Fort Madison was an Amtrak train station in Fort Madison, Iowa, United States. The former Amtrak station was built in 1968 by the Atchison, Topeka and Santa Fe Railway—commonly referred to as the "Santa Fe." Located at the east end of a Burlington Northern Santa Fe Railway (BNSF—successor to the Santa Fe) freight yard, it was about a half hour walk away from downtown. It replaced a downtown Santa Fe complex that included a 1910 depot, Railway Express Agency (REA) building, and freight office.

On December 15, 2021, Amtrak moved its operations back to the historic Santa Fe Depot, located directly in downtown Fort Madison.

==Original station restoration==
The city, in collaboration with BNSF, Amtrak, the Iowa Department of Transportation, the Southeast Iowa Regional Planning Commission, and the North Lee County Historical Society (NLCHS), has worked since 2006 to restore the old Santa Fe station to accommodate an Amtrak waiting room and ticket office as well as exhibition and storage space for the NLCHS museum, which moved into the old depot in 1972. Unfortunately, the depot remained susceptible to high water and was flooded several times in the late 20th century.
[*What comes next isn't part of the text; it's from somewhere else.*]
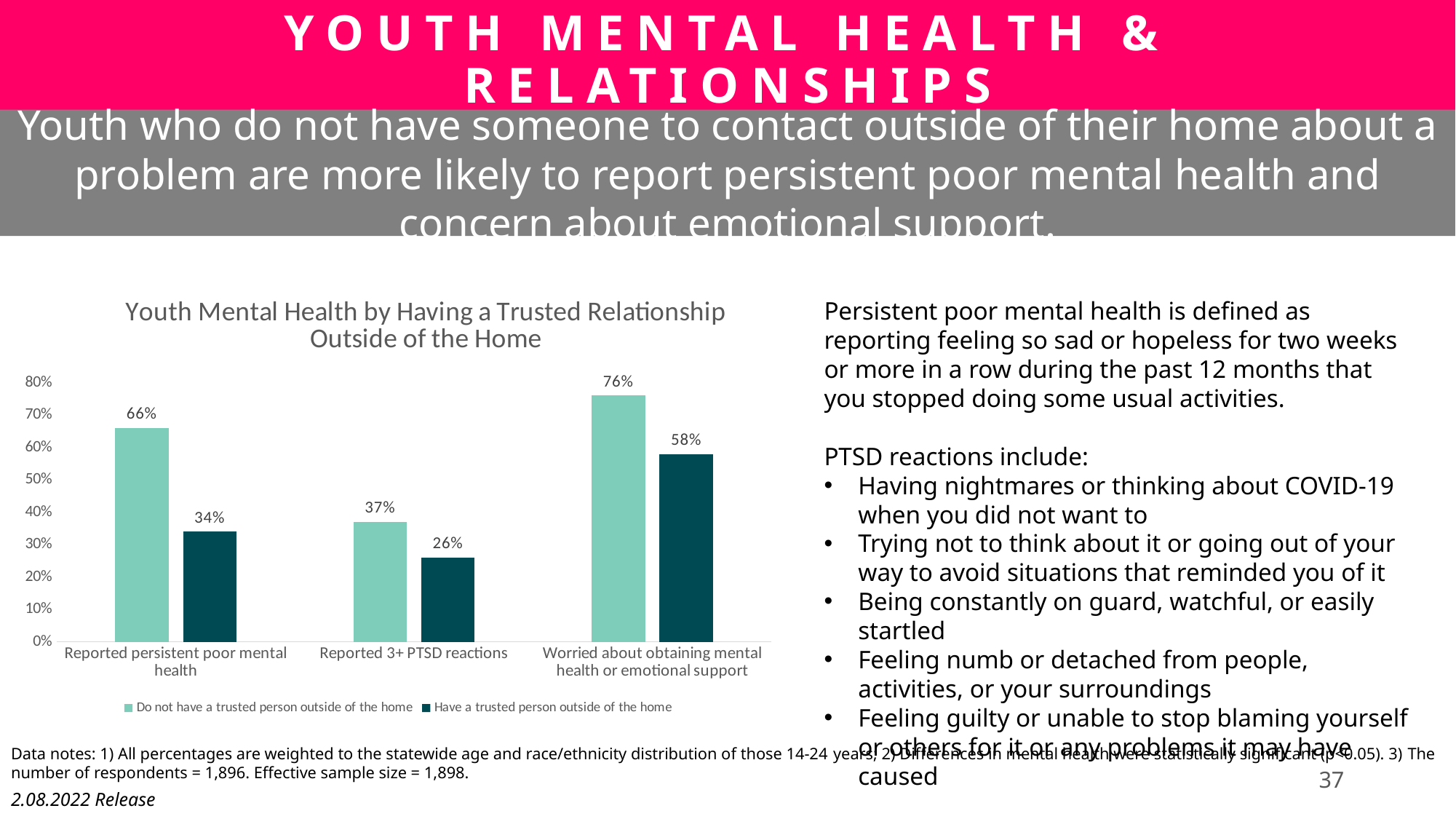
What percentage of youth who have a trusted person outside of the home reported 3+ PTSD reactions? 26% Which category has the highest value for youth who have a trusted person outside of the home? Worried about obtaining mental health or emotional support Which category has the lowest value for youth who do not have a trusted person outside of the home? Reported 3+ PTSD reactions What type of chart is shown on the slide? Bar chart What is the title of the chart? Youth Mental Health by Having a Trusted Relationship Outside of the Home For 'Reported 3+ PTSD reactions', which group has the larger value: those who do not have a trusted person outside of the home or those who have one? Do not have a trusted person outside of the home How many series does the chart legend list? 2 What percentage of youth who do not have a trusted person outside of the home were worried about obtaining mental health or emotional support? 76% How many categories are shown on the x axis of the chart? 3 What is the difference between the two groups for 'Worried about obtaining mental health or emotional support'? 18% What percentage of youth who do not have a trusted person outside of the home reported persistent poor mental health? 66% What is the difference between the two groups for 'Reported persistent poor mental health'? 32%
Eventually, the city decided to sponsor a project to lift the depot off of its foundation, construct a new five foot high concrete base, and lower the building back into place; this work occurred during 2011.

The total cost of the depot raising and restoration project is estimated at $3.2 million, and the city obtained funds from a diverse array of grant programs, including $1.5 million through the Federal Highway Administration's Transportation Enhancements program and $1.13 million through I-Jobs, a state investment program designed to renew Iowa's infrastructure, promote long-term economic growth, and help create and retain jobs. Once the renovation was completed, Amtrak moved the Fort Madison stop to the depot, which also continues to house the NLCHS museum.